An article published recently in the Open-Access journal GigaScience provides data that effectively triples the number of plant species with available genome data. This mammoth amount of work comes on the back of the growing efforts of the scientific community to sequence more plant genomes to aid in understanding their complex evolution and provide practical information for improving agricultural yield. To date, around 350 land plant genomes have been sequenced. The desire for more plant genome sequences has recently been highlighted with the announcement of the 10KP project, which aims to ultimately sequence 10,000 plant genomes to resolve the evolution of all the major branches of the plant tree of life. The work here provides images, raw sequencing data, assembled chloroplast genomes, and preliminary nuclear genome assemblies- all freely available. Effectively this work is a digital representation of an entire botanical garden.

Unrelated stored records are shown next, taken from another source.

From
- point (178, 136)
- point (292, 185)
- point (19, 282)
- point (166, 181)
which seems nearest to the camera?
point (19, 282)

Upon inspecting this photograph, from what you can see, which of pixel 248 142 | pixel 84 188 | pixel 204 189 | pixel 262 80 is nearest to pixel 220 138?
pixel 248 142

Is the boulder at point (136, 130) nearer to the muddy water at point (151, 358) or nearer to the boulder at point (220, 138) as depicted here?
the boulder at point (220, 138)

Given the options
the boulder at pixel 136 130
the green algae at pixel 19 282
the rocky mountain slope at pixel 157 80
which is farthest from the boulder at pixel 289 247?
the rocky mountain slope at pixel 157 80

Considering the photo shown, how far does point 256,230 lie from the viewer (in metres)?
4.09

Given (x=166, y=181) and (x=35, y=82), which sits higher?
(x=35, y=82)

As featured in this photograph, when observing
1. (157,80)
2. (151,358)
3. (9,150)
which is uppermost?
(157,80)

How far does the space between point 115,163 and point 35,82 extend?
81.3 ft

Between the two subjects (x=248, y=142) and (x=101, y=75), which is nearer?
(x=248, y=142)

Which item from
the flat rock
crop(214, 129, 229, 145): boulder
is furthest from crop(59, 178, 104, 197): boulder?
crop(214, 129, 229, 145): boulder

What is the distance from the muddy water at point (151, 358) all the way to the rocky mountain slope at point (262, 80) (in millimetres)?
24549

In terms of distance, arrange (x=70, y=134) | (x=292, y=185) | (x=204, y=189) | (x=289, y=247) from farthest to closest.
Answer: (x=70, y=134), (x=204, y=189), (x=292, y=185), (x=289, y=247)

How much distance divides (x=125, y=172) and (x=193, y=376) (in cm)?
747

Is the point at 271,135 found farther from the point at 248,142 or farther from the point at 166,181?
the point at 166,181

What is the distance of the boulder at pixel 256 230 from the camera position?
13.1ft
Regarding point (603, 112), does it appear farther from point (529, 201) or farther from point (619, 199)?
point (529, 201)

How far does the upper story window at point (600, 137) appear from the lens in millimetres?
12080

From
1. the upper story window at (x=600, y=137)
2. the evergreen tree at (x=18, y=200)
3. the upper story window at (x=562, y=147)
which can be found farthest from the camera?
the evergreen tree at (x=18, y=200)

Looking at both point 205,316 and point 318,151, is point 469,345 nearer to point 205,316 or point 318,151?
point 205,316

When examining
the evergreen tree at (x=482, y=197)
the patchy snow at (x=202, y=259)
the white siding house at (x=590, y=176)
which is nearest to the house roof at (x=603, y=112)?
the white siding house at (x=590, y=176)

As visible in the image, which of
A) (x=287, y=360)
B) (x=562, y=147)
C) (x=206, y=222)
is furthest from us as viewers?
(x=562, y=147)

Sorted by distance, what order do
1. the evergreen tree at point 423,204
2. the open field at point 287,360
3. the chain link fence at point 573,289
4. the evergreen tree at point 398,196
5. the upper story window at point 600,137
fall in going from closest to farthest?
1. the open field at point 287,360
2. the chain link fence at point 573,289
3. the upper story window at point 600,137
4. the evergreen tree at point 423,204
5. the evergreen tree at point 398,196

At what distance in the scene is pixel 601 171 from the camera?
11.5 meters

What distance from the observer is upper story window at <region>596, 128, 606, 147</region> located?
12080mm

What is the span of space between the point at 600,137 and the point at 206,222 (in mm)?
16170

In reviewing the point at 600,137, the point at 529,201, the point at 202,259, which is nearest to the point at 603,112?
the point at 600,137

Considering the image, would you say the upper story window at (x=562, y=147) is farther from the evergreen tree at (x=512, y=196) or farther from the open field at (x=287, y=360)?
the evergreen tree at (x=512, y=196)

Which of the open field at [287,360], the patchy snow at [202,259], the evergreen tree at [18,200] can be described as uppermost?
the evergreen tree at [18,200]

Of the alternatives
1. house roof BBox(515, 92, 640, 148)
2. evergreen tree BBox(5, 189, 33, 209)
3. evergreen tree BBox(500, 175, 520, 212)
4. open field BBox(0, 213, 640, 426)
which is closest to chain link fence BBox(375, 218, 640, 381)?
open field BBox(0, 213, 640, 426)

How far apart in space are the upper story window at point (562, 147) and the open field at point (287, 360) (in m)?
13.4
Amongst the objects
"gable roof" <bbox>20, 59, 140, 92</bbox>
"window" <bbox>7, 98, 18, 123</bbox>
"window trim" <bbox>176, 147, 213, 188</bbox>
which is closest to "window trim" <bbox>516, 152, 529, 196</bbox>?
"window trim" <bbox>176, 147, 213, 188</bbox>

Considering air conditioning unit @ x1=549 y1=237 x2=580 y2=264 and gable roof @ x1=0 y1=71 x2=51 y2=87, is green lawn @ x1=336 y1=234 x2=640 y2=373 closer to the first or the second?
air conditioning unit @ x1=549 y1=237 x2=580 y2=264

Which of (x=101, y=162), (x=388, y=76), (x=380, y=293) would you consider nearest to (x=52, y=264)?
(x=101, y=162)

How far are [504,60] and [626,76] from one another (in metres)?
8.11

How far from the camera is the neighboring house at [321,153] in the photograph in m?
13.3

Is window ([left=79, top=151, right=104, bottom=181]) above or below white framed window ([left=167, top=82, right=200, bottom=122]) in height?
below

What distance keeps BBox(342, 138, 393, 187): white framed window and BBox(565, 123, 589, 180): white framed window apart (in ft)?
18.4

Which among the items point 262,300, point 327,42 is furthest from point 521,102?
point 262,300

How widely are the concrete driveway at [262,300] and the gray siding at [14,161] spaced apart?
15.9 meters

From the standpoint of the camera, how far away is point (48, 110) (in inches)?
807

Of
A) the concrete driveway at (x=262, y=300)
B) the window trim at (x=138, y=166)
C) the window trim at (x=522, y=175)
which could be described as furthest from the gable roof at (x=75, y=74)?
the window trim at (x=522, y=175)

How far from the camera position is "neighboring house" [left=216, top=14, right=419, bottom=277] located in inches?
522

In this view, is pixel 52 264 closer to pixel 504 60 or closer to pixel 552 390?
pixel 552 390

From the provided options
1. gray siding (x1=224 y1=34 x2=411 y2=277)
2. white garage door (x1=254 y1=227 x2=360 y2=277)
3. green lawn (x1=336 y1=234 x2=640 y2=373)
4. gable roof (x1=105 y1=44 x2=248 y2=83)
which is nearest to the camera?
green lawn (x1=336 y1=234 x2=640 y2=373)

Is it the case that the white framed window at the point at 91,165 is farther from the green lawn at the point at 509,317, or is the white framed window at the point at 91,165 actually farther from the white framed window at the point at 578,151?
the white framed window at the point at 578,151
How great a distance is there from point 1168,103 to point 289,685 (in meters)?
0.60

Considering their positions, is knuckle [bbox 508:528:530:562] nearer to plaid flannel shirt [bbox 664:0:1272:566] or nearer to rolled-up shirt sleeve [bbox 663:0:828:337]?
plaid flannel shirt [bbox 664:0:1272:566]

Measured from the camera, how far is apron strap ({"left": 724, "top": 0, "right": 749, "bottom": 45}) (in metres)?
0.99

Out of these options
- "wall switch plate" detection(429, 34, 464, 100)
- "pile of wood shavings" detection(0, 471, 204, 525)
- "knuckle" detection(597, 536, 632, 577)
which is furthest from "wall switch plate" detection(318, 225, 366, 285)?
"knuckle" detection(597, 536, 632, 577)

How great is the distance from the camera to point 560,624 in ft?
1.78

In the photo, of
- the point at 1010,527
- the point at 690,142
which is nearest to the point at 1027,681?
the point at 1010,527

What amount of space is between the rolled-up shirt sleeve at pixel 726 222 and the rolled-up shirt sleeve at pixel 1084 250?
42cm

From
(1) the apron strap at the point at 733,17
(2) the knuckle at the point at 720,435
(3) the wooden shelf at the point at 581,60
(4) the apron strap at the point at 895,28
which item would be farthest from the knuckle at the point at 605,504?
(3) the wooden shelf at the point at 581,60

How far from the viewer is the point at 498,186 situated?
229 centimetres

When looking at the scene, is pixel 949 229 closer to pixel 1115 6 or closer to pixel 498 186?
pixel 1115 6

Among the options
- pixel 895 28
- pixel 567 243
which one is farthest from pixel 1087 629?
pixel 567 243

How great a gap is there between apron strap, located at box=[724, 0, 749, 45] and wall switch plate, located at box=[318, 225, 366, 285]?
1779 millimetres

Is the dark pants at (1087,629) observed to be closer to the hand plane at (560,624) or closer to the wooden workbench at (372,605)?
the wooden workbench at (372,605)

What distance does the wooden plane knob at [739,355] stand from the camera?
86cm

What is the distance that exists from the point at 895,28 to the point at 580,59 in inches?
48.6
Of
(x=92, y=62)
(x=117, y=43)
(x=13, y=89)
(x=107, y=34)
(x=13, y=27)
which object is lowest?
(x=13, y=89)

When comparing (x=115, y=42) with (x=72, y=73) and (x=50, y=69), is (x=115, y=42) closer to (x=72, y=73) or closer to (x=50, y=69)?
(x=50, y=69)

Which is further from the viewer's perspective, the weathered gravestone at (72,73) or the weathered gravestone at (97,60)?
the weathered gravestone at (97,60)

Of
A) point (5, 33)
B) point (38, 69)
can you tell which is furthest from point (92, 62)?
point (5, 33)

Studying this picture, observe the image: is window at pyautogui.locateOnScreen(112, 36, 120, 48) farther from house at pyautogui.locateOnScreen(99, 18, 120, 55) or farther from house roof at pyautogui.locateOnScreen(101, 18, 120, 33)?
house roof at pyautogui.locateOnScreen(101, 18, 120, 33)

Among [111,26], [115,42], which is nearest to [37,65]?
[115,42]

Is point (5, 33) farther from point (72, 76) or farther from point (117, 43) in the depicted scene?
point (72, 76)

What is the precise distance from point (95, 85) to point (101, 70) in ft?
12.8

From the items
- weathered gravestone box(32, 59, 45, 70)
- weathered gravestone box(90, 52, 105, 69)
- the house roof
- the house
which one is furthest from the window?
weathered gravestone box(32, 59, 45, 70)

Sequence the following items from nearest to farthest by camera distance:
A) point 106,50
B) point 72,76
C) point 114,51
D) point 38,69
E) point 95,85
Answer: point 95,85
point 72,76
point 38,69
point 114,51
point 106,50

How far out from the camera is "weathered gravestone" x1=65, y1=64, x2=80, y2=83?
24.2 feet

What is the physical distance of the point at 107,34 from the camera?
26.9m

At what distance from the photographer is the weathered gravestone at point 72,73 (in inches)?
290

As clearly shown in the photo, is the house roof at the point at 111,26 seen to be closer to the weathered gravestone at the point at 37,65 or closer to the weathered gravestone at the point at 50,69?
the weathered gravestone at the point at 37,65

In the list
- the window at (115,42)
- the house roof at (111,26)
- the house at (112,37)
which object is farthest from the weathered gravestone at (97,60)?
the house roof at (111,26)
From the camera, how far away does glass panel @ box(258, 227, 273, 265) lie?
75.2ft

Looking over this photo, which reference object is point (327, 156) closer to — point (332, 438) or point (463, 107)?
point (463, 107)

Researchers from the China National GeneBank, BGI, and the Forestry Bureau of Ruili, China have sampled and sequenced 761 samples, representing 689 vascular plant species from 137 families and 49 orders. The plant samples are all from in and around the 500-hectare Botanical Garden in Ruili, a subtropical part of China bordering Myanmar. Being in a biologically rich part of China, the garden is committed to protecting endangered and Chinese-endemic plants. This project is the world’s first scientific and systematic attempt to digitize a whole botanical garden based on genomic as well as voucher specimen information.
In addition to the basic challenge of carrying out DNA sequencing on this number of species, another major task was scaling up the species identification, digitizing images of the specimens, and building a new herbarium for their storage at a new China National GeneBank (CNGB) herbarium in Shenzhen. So far, of the 761 specimens, sequence and chloroplast data has enabled the identification of 257 plants at the species level and 504 at the family level.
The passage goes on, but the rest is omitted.